Blockchain Per Code: Chemnitzer Unternehmen macht Medikamente fälschungssicher

Sicherheit per App: Ein in Sachsen entwickelter Code soll dabei helfen, Malaria-Medikamente fälschungssicher zu machen. Ein Start-up aus Chemnitz hat das digitale Siegel entwickelt und testet den Einsatz zusammen mit der Elfenbeinküste.

Ein Malaria Medikament
Bis zu 60 Prozent der Arzneimittel der Elfenbeinküste sind laut Weltgesundheitsorganisation gefälscht. Bildrechte: imago/Xinhua

Das Chemnitzer Unternehmen Authentic Network hat ein digitales Siegel entwickelt, um Malaria-Medikamente fälschungssicher zu machen. Ein entsprechendes Pilotprojekt mit der Elfenbeinküste soll dabei helfen, die Echtheit und Unversehrtheit eines Medikaments sicherzustellen.

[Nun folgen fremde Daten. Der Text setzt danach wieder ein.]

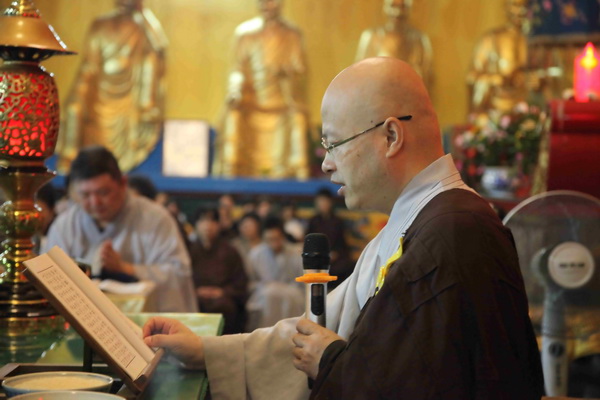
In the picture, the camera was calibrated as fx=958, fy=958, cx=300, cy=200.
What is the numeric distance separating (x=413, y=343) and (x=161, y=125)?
30.9 feet

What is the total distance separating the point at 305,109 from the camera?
11055 millimetres

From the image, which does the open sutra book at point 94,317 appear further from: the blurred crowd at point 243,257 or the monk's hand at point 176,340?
the blurred crowd at point 243,257

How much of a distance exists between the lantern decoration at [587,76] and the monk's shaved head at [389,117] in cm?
169

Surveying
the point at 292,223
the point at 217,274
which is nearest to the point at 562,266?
the point at 217,274

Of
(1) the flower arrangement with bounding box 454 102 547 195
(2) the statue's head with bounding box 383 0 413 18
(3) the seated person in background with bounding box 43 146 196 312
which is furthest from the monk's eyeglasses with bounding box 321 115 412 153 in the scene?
(2) the statue's head with bounding box 383 0 413 18

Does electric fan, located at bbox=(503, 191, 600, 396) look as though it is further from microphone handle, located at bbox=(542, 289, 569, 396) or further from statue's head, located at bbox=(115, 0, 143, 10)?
statue's head, located at bbox=(115, 0, 143, 10)

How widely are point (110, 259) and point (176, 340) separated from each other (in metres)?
2.12

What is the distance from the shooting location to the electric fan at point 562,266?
3172 mm

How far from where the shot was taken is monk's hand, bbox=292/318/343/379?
191cm

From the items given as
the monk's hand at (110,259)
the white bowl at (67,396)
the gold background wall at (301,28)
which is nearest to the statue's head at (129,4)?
the gold background wall at (301,28)

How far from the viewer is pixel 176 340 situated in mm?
2174

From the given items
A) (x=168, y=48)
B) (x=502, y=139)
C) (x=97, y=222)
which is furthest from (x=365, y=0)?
(x=97, y=222)

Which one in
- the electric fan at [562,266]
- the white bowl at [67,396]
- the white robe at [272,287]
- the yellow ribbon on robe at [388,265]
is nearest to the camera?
the white bowl at [67,396]

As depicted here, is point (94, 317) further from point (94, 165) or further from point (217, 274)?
point (217, 274)
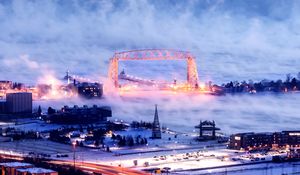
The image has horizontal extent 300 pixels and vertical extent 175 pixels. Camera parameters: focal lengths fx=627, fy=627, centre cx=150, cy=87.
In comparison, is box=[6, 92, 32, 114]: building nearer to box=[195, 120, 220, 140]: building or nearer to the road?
box=[195, 120, 220, 140]: building

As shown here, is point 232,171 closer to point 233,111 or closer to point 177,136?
point 177,136

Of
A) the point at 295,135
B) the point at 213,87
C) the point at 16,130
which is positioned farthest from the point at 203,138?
the point at 213,87

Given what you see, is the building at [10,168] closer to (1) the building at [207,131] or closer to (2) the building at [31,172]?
(2) the building at [31,172]

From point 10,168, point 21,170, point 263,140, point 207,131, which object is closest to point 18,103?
point 207,131

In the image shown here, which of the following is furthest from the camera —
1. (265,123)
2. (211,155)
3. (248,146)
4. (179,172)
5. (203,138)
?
(265,123)

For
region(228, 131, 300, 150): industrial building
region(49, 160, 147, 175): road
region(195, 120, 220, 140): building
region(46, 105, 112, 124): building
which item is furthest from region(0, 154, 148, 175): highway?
region(46, 105, 112, 124): building

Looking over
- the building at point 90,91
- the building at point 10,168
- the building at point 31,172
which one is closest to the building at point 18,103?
the building at point 90,91
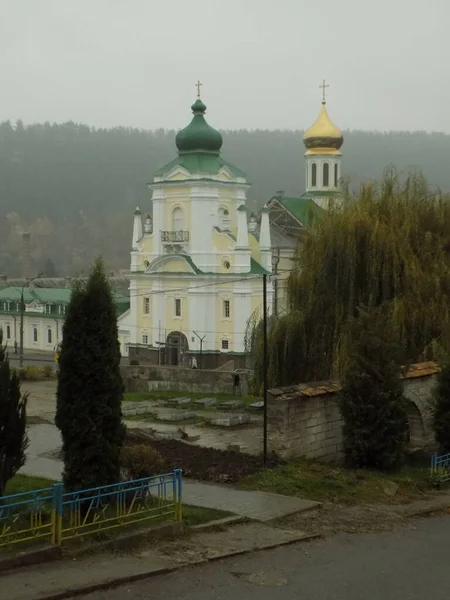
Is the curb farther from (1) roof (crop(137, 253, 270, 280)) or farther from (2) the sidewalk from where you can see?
(1) roof (crop(137, 253, 270, 280))

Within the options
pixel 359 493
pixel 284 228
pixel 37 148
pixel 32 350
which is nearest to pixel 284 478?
pixel 359 493

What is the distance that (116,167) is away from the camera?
477 ft

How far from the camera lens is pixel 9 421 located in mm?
11531

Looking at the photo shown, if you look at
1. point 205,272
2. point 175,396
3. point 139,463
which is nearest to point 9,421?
point 139,463

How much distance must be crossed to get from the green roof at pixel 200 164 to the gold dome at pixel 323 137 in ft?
48.7

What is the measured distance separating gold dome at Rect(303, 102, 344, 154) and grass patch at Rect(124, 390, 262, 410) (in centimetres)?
3389

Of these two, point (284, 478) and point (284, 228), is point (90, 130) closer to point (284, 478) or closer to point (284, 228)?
point (284, 228)

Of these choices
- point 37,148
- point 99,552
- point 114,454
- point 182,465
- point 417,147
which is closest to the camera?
point 99,552

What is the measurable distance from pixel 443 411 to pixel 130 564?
9.77 meters

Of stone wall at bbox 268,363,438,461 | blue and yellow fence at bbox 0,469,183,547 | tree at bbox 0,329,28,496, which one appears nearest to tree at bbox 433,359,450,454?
stone wall at bbox 268,363,438,461

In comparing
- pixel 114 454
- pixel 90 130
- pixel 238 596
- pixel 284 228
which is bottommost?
pixel 238 596

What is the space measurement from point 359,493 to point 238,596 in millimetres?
5890

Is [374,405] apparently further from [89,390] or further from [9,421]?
[9,421]

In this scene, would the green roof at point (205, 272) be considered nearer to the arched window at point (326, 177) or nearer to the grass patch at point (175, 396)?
the arched window at point (326, 177)
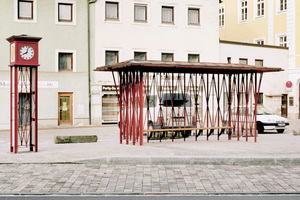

Dazu soll das digitale Siegel zum Einsatz kommen, das auf der Blockchain-Technologie beruht, erklärte Unternehmensgründer Frank Theeg. Die Blockchain ist eine dezentrale, öffentlich einsehbare Datenbank, die auf einer Vielzahl von vernetzten Rechnern gespeichert wird. Der dadurch entstandene Code könne so nachträglich nicht geändert werden. "Manipulation ist quasi unmöglich", so Theeg weiter.

Prüfung via App

Das Siegel werde dann in Form eines grünen Hakens auf die Medikamente geklebt. Ähnlich wie bei einem QR-Code könnten Endkunden per kostenloser App selbst überprüfen, ob es sich um ein echtes oder ein gefälschtes Medikament handle, erklärte Theeg.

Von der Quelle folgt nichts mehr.